**What to do:** Put each line of the records below into a numbered list, skipping blank lines and leaving out the pictures.

**Task material:**

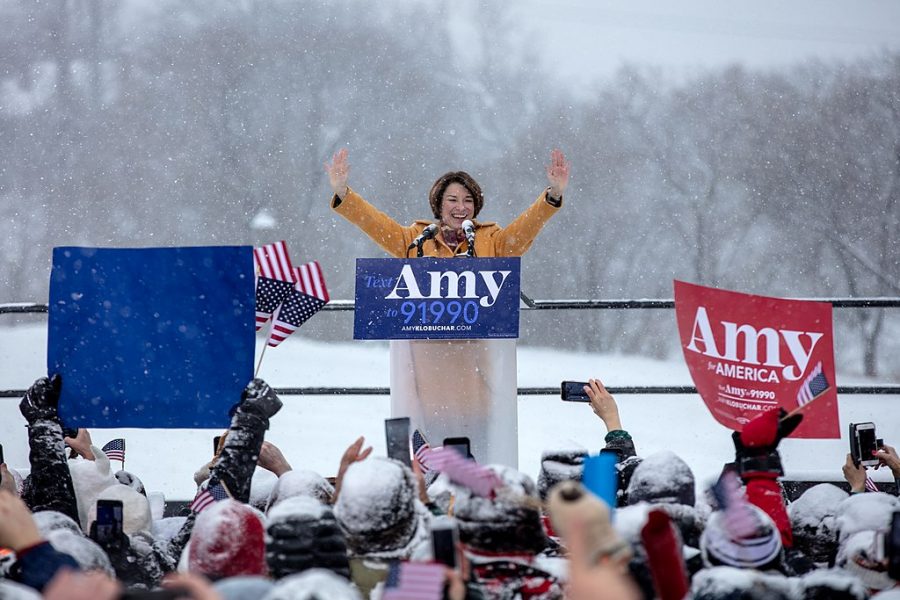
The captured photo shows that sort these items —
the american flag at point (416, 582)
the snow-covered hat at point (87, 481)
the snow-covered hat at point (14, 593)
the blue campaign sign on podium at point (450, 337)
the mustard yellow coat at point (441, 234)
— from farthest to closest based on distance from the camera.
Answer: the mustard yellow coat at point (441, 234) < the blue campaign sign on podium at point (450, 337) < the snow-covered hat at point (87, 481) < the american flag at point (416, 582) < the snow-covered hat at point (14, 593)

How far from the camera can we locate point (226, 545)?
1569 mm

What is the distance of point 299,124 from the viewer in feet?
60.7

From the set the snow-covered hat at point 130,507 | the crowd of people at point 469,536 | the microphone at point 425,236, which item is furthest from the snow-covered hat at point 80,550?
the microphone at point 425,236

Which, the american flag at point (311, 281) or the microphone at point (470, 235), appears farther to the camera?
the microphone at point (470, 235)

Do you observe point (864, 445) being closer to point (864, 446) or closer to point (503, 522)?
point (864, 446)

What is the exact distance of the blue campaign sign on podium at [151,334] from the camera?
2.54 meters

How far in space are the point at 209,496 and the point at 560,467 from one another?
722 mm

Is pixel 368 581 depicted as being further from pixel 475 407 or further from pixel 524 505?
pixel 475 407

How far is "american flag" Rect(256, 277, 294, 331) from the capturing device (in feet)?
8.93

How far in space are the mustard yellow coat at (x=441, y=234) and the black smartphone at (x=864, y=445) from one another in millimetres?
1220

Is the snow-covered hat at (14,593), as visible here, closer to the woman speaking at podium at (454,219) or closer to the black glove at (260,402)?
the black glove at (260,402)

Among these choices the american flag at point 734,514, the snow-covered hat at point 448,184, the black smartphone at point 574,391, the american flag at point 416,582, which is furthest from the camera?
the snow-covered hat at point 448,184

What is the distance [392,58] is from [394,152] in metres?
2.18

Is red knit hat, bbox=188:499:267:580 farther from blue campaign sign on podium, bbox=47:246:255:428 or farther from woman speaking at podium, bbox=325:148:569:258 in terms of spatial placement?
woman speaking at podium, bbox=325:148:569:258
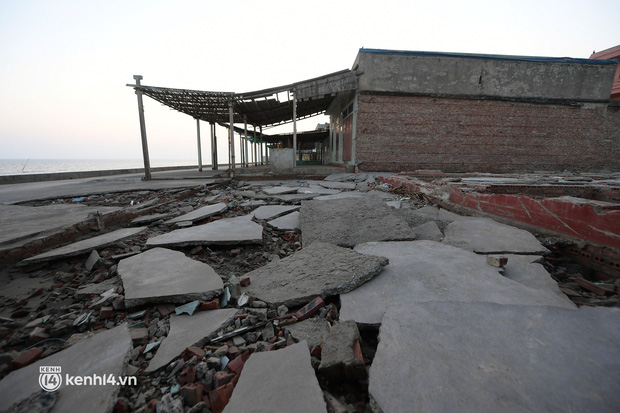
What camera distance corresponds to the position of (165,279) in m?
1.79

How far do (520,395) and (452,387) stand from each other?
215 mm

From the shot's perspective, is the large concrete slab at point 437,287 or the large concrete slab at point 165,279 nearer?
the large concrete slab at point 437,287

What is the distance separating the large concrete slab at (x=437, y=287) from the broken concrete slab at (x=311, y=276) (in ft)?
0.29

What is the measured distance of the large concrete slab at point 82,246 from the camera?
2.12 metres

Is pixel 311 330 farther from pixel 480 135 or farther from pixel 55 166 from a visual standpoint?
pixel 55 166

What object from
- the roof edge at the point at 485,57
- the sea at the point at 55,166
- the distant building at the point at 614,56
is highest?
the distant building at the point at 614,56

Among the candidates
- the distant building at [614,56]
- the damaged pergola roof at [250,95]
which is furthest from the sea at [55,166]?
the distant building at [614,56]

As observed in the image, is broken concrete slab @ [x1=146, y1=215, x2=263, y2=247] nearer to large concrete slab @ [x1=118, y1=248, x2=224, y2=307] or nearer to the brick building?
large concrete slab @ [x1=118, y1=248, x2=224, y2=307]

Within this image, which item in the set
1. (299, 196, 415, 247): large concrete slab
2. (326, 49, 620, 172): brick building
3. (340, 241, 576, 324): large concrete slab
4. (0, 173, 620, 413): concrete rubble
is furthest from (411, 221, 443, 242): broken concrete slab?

**Answer to the exercise:**
1. The captured photo shows that sort these items —
2. the american flag at point (416, 582)
3. the snow-covered hat at point (87, 481)
4. the snow-covered hat at point (14, 593)
5. the blue campaign sign on podium at point (450, 337)
6. the mustard yellow coat at point (441, 234)
7. — from farthest to closest based on distance from the camera.
8. Answer: the mustard yellow coat at point (441, 234) < the blue campaign sign on podium at point (450, 337) < the snow-covered hat at point (87, 481) < the american flag at point (416, 582) < the snow-covered hat at point (14, 593)
9. How far from the camera can we locate point (226, 545)?
10. 1569 mm
11. What is the distance of point 299,124 from the viewer in feet?
12. 60.7
13. From the set the snow-covered hat at point 130,507 | the crowd of people at point 469,536 | the microphone at point 425,236, which item is furthest from the snow-covered hat at point 80,550?
14. the microphone at point 425,236
15. Which, the american flag at point (311, 281) or the microphone at point (470, 235), appears farther to the camera?
16. the microphone at point (470, 235)
17. Do you observe point (864, 445) being closer to point (864, 446) or closer to point (503, 522)?
18. point (864, 446)
19. What is the exact distance of the blue campaign sign on podium at [151,334] from the camera?
20. 2.54 meters
21. How far in space are the point at 209,496 and the point at 560,467 from one another?
22. 722 mm
23. Is pixel 368 581 depicted as being further from pixel 475 407 or further from pixel 524 505?
24. pixel 475 407
25. How far is "american flag" Rect(256, 277, 294, 331) from the capturing device (in feet)?
26. 8.93
27. How far in space are the mustard yellow coat at (x=441, y=234) and the black smartphone at (x=864, y=445) from one another in millimetres?
28. 1220
29. Is the snow-covered hat at (14,593), as visible here, closer to the woman speaking at podium at (454,219) or closer to the black glove at (260,402)?
30. the black glove at (260,402)
31. Among these choices the american flag at point 734,514, the snow-covered hat at point 448,184, the black smartphone at point 574,391, the american flag at point 416,582, which is furthest from the camera?
32. the snow-covered hat at point 448,184
33. What is the distance [392,58] is from [394,152] in metres?
34. 2.18
35. Is red knit hat, bbox=188:499:267:580 farther from blue campaign sign on podium, bbox=47:246:255:428 or farther from woman speaking at podium, bbox=325:148:569:258 in terms of spatial placement?
36. woman speaking at podium, bbox=325:148:569:258
37. What camera distance corresponds to the position of (165,279) in m?
38. 1.79
39. How far do (520,395) and (452,387) stand from each other?
40. 215 mm
41. From the shot's perspective, is the large concrete slab at point 437,287 or the large concrete slab at point 165,279 nearer?
42. the large concrete slab at point 437,287
43. What is the distance separating the large concrete slab at (x=437, y=287) from the broken concrete slab at (x=311, y=276) (in ft)?
44. 0.29
45. What is the measured distance of the large concrete slab at point 82,246 from the camera?
46. 2.12 metres
47. Is pixel 311 330 farther from pixel 480 135 or farther from pixel 55 166 from a visual standpoint?
48. pixel 55 166
49. What object from
50. - the roof edge at the point at 485,57
51. - the sea at the point at 55,166
52. - the distant building at the point at 614,56
53. is highest?
54. the distant building at the point at 614,56
55. Among the candidates
56. - the distant building at [614,56]
57. - the damaged pergola roof at [250,95]
58. which is furthest from the sea at [55,166]?
59. the distant building at [614,56]
60. As observed in the image, is broken concrete slab @ [x1=146, y1=215, x2=263, y2=247] nearer to large concrete slab @ [x1=118, y1=248, x2=224, y2=307] or nearer to the brick building?
61. large concrete slab @ [x1=118, y1=248, x2=224, y2=307]
62. Within this image, which item in the set
63. 1. (299, 196, 415, 247): large concrete slab
64. 2. (326, 49, 620, 172): brick building
65. 3. (340, 241, 576, 324): large concrete slab
66. 4. (0, 173, 620, 413): concrete rubble
67. is furthest from (411, 221, 443, 242): broken concrete slab?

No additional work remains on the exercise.